In 2019, Iranian intelligence operatives lured Ruhollah Zam, an anti-regime journalist and activist who was based in France, back to Iran under false pretenses. He was found guilty of "corruption on Earth" for running a popular Telegram forum that championed the 2017-2018 Iranian anti-government protests. Zam was hanged in December 2020, leaving behind a wife and two children.
And then there's Jamshid Sharmahd, an Iranian-German spokesman for the anti-regime opposition group Tondar ("thunder" in Persian) who, in 2003, moved to the United States and became a legal resident in Glendora, CA. In 2009, he was the target of a foiled assassination plot on U.S. soil. In July 2020, the regime abducted Sharmahd in Dubai and brought him back to Iran via Oman. Tehran alleges that Sharmahd orchestrated a 2014 attack against a mosque in Shiraz that killed 14 and injured over 200, a claim his family vehemently denies.

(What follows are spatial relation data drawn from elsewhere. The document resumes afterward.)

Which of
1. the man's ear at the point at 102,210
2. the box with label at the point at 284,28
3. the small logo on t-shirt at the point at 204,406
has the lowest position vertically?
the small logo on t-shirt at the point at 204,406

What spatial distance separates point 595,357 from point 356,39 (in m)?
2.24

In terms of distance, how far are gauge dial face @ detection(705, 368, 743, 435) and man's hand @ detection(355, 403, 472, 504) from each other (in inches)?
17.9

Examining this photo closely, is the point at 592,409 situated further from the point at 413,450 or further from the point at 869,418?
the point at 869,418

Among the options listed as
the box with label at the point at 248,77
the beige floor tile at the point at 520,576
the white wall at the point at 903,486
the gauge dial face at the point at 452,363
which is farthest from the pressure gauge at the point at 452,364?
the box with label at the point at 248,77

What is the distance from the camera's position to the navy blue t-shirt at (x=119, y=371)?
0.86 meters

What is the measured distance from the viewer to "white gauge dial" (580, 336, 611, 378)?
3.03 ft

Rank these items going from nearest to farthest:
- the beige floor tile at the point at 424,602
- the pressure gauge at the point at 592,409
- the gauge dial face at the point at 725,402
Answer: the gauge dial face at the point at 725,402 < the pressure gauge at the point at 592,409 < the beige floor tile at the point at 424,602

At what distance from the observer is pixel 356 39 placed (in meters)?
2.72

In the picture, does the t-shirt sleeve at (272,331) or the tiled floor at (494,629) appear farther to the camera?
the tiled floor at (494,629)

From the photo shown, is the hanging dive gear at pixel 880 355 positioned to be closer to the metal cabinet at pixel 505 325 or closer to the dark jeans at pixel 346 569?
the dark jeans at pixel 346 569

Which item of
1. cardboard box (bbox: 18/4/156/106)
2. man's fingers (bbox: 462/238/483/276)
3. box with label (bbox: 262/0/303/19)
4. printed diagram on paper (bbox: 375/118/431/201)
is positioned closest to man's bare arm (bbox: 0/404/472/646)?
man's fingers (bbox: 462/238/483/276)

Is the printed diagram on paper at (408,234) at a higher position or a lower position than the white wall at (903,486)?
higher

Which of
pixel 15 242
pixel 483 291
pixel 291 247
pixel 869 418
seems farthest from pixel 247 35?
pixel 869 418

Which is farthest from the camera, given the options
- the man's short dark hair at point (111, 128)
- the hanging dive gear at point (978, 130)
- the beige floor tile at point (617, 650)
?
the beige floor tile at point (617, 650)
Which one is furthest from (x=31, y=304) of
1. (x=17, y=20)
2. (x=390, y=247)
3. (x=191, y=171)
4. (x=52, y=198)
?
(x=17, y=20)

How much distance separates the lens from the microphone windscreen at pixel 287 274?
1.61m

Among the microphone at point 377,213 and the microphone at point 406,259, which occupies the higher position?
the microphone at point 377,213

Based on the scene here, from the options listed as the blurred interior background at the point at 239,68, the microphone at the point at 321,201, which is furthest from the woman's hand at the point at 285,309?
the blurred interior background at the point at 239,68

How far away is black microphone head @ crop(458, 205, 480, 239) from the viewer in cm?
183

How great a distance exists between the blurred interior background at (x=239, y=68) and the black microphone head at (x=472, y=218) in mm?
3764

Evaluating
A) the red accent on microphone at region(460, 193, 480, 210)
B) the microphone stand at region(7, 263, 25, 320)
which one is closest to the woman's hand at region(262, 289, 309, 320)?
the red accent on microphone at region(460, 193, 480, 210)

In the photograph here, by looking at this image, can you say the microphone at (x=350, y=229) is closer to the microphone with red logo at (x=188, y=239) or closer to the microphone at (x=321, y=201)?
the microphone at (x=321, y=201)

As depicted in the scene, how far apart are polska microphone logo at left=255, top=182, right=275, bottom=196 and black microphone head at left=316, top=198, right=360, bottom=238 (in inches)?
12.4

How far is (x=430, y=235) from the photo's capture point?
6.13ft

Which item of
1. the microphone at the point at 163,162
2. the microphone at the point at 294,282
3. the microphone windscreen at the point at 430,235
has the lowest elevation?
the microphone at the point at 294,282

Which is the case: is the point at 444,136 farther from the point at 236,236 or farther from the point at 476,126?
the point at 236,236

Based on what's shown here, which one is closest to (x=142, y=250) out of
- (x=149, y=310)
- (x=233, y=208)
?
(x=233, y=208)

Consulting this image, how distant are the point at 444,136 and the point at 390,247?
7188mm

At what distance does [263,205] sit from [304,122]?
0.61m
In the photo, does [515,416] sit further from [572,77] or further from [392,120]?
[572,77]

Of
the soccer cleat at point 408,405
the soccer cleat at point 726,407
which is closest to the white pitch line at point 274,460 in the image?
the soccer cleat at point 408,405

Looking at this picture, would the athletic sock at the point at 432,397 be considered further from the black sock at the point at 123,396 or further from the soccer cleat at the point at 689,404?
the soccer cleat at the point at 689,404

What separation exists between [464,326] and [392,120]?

According to Human Rights Watch, Sharmahd, 66, is still in arbitrary detention while facing the death penalty. Amnesty International has reported that he suffers from Parkinson's disease, diabetes, and heart disease, and that his health is rapidly deteriorating.
Because of all this precedent, news of the indictment of Alinejad's would-be kidnappers was not surprising in Southern California, home to the world's largest Iranian diaspora; most Iranian Americans closely follow Alinejad's activism. With her unapologetic excoriation of the regime, Alinejad poses a double threat to Tehran's theocrats: She offers a precious voice to Iranians, ensuring that their protests go viral, while also empowering them with the knowledge that the world, and America, in particular, is listening (or so we hope). Armed with unabashed courage and brilliantly astute (and often humorous) commentary, she makes an absolute disgrace of Iranian leaders.
In fact, it seems that most Iranians identify more with Alinejad than they do with their own government. And now millions of Americans know her name.
And yet, despite that slim silver lining, the foiled plot has revealed that if Iran wants to kidnap dissidents on American soil, it most likely can. It's a sobering thought.
Tabby Refael is a Los Angeles-based writer and civic activist, and co-founder of 30 Years After, a 501(c)(3) nonpartisan organization that promotes the participation of Iranian Jews in American civic, political and Jewish life.
The views in this article are the writer's own.